Take 5, there should be a dimple on the firewall side of fender wheel skirt which locates where you should drill the 1 inch hole. If you do this there is no need to remove the fender skirt.


----------



## kkosche (Dec 13, 2021)

I removed my heater core in my 1966 GTO today. It is a factory A/C car, original owner, stored for 40 years, well documented. Below are a few comments about how this went for me:

1. The factory manual talks about "6 nuts" . . mine only has 5 in the engine bay. 3 along the bottom (including the one tucked up between the fender and inner fender; and 2 on the top.

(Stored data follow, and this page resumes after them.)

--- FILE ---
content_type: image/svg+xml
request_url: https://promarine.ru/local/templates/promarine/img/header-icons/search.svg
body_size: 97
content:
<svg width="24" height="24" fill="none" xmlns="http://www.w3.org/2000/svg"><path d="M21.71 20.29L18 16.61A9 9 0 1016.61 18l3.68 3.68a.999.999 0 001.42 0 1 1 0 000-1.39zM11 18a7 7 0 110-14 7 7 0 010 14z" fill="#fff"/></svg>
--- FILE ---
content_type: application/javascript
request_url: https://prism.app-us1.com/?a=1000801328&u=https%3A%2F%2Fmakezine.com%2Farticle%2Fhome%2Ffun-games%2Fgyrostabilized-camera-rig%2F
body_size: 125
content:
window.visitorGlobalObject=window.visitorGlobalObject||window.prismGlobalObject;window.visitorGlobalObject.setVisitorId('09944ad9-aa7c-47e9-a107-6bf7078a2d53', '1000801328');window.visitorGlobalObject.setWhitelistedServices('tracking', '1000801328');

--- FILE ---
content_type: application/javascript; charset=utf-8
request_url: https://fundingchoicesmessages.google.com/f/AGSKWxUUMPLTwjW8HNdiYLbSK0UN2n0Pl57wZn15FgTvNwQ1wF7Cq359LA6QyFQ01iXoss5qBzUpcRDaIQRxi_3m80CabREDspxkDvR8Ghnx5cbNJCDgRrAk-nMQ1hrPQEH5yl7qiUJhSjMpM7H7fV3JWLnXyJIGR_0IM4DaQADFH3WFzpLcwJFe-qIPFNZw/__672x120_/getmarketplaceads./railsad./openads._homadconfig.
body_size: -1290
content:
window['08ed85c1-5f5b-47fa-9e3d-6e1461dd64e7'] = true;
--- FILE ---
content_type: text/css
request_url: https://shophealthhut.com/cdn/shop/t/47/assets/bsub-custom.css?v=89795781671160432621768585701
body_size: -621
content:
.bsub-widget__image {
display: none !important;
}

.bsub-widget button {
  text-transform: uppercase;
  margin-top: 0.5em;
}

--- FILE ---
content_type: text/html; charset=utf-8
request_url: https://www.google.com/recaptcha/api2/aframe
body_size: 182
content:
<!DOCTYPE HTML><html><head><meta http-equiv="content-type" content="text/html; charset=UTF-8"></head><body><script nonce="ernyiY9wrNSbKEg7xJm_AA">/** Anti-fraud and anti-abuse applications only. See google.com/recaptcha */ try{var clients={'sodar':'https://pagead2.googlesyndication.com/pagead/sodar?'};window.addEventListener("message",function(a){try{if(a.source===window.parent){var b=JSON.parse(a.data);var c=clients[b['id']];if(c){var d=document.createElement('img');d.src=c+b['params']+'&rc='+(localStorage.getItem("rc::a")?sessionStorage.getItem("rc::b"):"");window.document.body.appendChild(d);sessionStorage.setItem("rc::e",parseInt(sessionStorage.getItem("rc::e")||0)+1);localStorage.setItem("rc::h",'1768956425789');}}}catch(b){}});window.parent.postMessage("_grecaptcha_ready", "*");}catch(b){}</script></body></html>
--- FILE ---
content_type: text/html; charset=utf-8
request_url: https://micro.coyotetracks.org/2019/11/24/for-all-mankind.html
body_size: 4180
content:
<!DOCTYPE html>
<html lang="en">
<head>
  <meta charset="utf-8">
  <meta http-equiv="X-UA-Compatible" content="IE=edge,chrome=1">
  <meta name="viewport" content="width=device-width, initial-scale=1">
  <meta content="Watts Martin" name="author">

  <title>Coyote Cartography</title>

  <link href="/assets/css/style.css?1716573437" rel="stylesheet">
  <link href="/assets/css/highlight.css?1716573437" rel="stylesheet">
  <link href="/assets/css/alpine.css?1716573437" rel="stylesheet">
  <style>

2. The bolt tucked up between the fender / inner fender really was not that bad. Hit each nut with some WD40 type of product, and got on the one in question with a ratchet end wrench. I could even jam both hands in there and take the last few threads off by hand, and retrieve the speed nut. Yes there IS a dimple on that inner fender well if you really feel the need to break out the hole saw . . . but in my situation that would have been completely unnecessary. 

3. What did take me an hour to figure out was that on the upper nut, nearest the center of the car (I attempted to add two pictures to this post, not sure if they will come through or not, happy to email, just PM me) . . . this stud passes through BOTH the firewall, and the engine bay metal duct work AND there was a round metal disc threaded on to the stud, tight against the firewall, and the engine bay metal duct work over the top, THEN the speed nut. I ended up taking out the 3-4 sheet metal screws holding the upper engine bay metal duct work so it would be loose enough to move off the stud so I can take a closer look. Gentle prying with a small screw driver, and a pair of needle nose pliers and the all was well.

I wish you the very best with your projects!


----------